A burst of materialization and brimstone scorched the air. Three slim pillars of flame crackled into existence and resolved themselves into three of Justin’s aunts, all sparks and teeth and claws and hissing. A paramedic who’d started toward the stage froze in place; the rest of the band had been hustled away by security, leaving instruments, being taken care of.

Kris and Justin, in a tangle of stunned limbs and bodies, remained in place. Kris cradled Justin, shook him, tripped over love and anguish and words. “Justin—Justin, love, wake up—open your eyes, you can do that, you have to do that for me, please—please, stay with me, look at me, Justin, please—”

All three demons threw themselves down beside their nephew on the scuffed stage; Aunt Raissa’s glamorous blue evening gown tore in a rip of silk. Aunt Mara, who tended to be the spokesperson, commanded, “We’ll handle this—” and spun to face Kris. On both knees, in jeans and a very ordinary green shirt, wearing fire in eyes and voice and claws, she grabbed Justin’s unmoving hand and defied the apocalypse with pint-sized familial ferocity. “What happened?”

“He—”

“He saved them,” Mara said over him, “didn’t he? Oh, stupid, stupid ridiculous human heart—oh, Justin. Come on, come on, pet, wake up. Wake up for us.”
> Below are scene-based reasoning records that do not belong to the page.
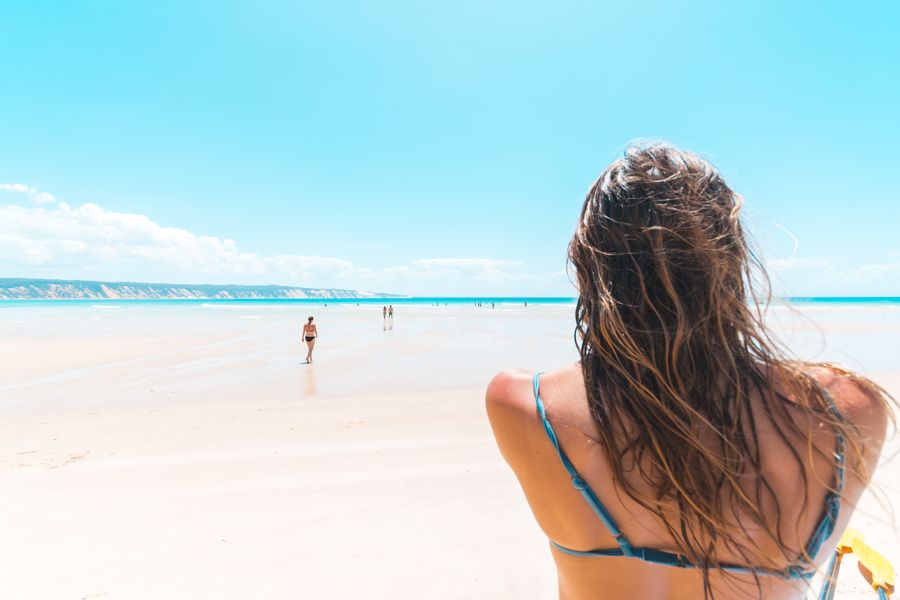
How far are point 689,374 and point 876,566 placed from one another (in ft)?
5.44

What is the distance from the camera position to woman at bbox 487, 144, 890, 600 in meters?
1.05

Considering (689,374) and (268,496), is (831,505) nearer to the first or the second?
(689,374)

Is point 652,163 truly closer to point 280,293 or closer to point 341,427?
point 341,427

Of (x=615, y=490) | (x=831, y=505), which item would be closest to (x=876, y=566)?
(x=831, y=505)

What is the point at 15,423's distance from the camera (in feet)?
23.5

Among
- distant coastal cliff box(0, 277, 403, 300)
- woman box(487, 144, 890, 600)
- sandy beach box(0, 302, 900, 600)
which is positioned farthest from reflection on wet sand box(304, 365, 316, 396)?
distant coastal cliff box(0, 277, 403, 300)

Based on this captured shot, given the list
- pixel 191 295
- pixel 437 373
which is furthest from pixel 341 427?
pixel 191 295

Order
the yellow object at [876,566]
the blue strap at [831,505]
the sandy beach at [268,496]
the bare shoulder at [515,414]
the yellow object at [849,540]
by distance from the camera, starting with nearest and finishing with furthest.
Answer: the blue strap at [831,505]
the bare shoulder at [515,414]
the yellow object at [876,566]
the yellow object at [849,540]
the sandy beach at [268,496]

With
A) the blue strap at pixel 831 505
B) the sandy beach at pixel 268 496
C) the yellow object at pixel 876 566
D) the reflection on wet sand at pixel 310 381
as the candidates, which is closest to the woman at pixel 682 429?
the blue strap at pixel 831 505

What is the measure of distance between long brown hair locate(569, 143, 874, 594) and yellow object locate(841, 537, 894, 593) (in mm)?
1216

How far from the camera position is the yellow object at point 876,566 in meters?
1.76

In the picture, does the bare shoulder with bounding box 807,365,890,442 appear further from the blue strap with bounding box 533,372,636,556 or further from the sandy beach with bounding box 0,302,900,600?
the blue strap with bounding box 533,372,636,556

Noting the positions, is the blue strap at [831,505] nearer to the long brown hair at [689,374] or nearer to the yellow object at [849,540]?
the long brown hair at [689,374]

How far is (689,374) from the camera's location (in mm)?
1106
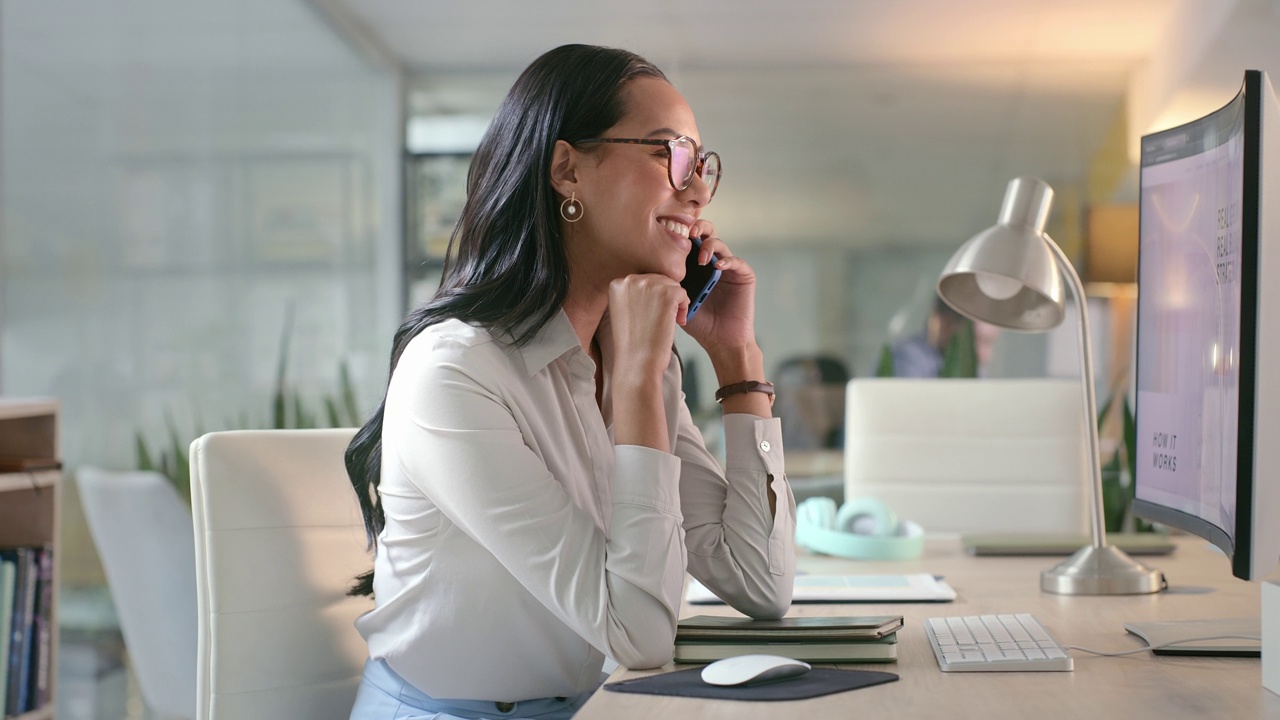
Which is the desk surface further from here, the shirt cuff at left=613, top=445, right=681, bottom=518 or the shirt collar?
the shirt collar

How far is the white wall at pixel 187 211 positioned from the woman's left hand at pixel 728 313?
2928mm

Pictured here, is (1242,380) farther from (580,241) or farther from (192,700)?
(192,700)

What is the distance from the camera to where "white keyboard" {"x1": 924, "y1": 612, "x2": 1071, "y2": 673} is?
107 centimetres

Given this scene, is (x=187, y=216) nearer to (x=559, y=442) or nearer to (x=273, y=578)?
(x=273, y=578)

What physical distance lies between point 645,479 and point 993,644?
391mm

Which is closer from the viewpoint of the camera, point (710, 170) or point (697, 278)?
point (710, 170)

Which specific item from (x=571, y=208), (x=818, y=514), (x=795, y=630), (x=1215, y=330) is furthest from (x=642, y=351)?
(x=818, y=514)

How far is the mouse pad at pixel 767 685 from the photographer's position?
97 cm

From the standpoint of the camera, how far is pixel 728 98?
13.9 feet

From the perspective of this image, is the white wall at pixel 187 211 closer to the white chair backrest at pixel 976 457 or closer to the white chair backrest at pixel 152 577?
the white chair backrest at pixel 152 577

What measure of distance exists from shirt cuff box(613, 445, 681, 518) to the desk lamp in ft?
2.30

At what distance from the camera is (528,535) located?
1118 millimetres

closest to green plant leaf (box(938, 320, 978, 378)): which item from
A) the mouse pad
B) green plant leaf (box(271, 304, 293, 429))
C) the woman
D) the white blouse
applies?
green plant leaf (box(271, 304, 293, 429))

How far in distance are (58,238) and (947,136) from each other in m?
3.20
“We felt it,” said the third of Justin’s favorite aunts—he had around fifty, though only three or four had taken an active interest in raising the half-human child of the sister who’d died in the human world—and looked up, uncertain. Kris had only met Ylse perhaps three times; he knew she liked human soap operas and romance novels and lacy sundresses. Right now her eyes were bright and scared. “We felt him, clearer than ever, like he’d reached over and touched our world, like a portal—and then we couldn’t feel him—Mara, he won’t wake up and I think he’s feeling worse…”

“He saved everyone.” Kris could barely talk. Clutching Justin. On a stage. While demons knelt and touched bare colorless skin and made miniature fire-flares sizzle in the air. “He…I know he’s…he’s only half…not as strong…”

Justin hadsaved people before. That cat. A baby. Five residents of a burning apartment building, once. He’d admitted to Kris that that’d been hard; he didn’t have boundless resources, he was part human, and his human body wasn’t built to channel that much otherworldly power. He’d fainted in an alleyway, he’d said, after rescuing the people; he’d awakened with a splitting headache.